CENG 514 Data Mining
Assignment II
In this assignment we will work on Classifiers and Classfier Accuracy Calculations. We will
elaborate on two related sub tasks.
Q1. Implementing the k-NN algorithm.
In this part of the assignment, you will implement the well-known k-NN algorithm yourself in
Python. Remember that it is an instance based learning algorithm including the following
main steps:
• Given the instance whose label to be predicted (xq), find k nearest neighbors of xq
within the training data set.

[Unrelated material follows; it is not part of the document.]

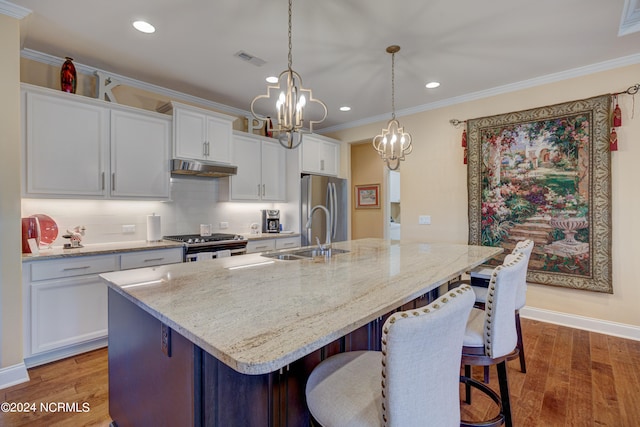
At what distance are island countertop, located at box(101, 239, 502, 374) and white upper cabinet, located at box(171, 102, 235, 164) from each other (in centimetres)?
192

At the step, you are not expected to implement an index
structure, just calculate the similarites and find k nearest neighbors.
• Decide for the label of xq according to the majority voting/mean/weighted mean.

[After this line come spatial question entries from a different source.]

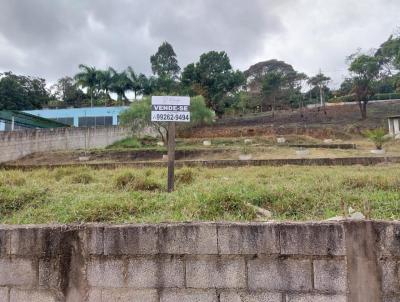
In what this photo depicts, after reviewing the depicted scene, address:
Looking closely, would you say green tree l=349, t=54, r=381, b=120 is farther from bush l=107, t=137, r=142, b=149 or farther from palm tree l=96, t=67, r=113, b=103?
palm tree l=96, t=67, r=113, b=103

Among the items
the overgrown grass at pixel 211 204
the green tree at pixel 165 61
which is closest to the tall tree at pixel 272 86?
the green tree at pixel 165 61

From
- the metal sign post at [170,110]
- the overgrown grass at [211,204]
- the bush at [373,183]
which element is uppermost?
the metal sign post at [170,110]

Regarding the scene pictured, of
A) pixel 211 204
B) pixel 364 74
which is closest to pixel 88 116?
pixel 364 74

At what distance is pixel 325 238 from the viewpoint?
7.94 ft

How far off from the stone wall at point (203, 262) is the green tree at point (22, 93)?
4320cm

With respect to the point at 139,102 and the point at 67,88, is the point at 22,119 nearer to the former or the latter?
the point at 139,102

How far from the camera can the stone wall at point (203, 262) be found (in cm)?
239

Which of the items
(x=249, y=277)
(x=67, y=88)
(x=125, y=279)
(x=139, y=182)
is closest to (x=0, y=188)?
(x=139, y=182)

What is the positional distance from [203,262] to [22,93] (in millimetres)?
46666

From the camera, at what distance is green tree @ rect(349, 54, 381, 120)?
1201 inches

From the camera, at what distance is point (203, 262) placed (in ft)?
8.32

The important point in your implementation will be to make the similarity function parametric
so that you can use your k-NN implementation with different similarity metrics.
Key points:
- For the experiments, we will use “Productivity Prediction of Garment Employees”
Data Set
https://archive.ics.uci.edu/ml/datasets/Productivity+Prediction+of+Garment+Employ
ees
- You will predict actual_productivity of the workers. Use weighted mean for the
prediction.
- Implement two different similarity metrics suitable for the data set and use it together
with your k-NN implementation.
Reporting:
- Describe the similarity metrics you devised.

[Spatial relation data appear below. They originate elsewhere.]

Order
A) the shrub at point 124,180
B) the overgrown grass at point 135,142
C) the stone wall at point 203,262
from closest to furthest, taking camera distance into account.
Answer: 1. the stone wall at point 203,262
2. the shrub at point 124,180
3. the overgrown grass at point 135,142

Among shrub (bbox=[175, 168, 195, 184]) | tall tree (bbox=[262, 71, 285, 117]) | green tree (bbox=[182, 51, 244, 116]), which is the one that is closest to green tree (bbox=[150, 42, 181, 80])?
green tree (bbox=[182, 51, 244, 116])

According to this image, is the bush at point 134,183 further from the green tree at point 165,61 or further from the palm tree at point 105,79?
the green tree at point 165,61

- Report the result for k values from 2 to 10, under 3-fold cross validation for both of
the similarity metrics. Since your prediction results are numeric values, report the
prediction performance in terms of MSE, RMSE and MAPE.
- Report the prediction time for all cases.
Q2. Comparing with the classifiers in the scikit-learn library.
In this part of the assignment, compare the best performance of your implementation with the
following supervised learning methods in scikit-learn library: KNeighborsRegressor,
naive_Bayes and DecisionTreeRegressor. Note that you may need to adapt the domains of the
attributes according to the classifier. You do not need to optimize the parameters for these
classifiers. Just use the default settings.
Reporting:
- Report the results under 3-fold cross validation in terms of MSE, RMSE and MAPE.
- Report the prediction time for all cases.
Submission: Codes and the report presenting the analysis result.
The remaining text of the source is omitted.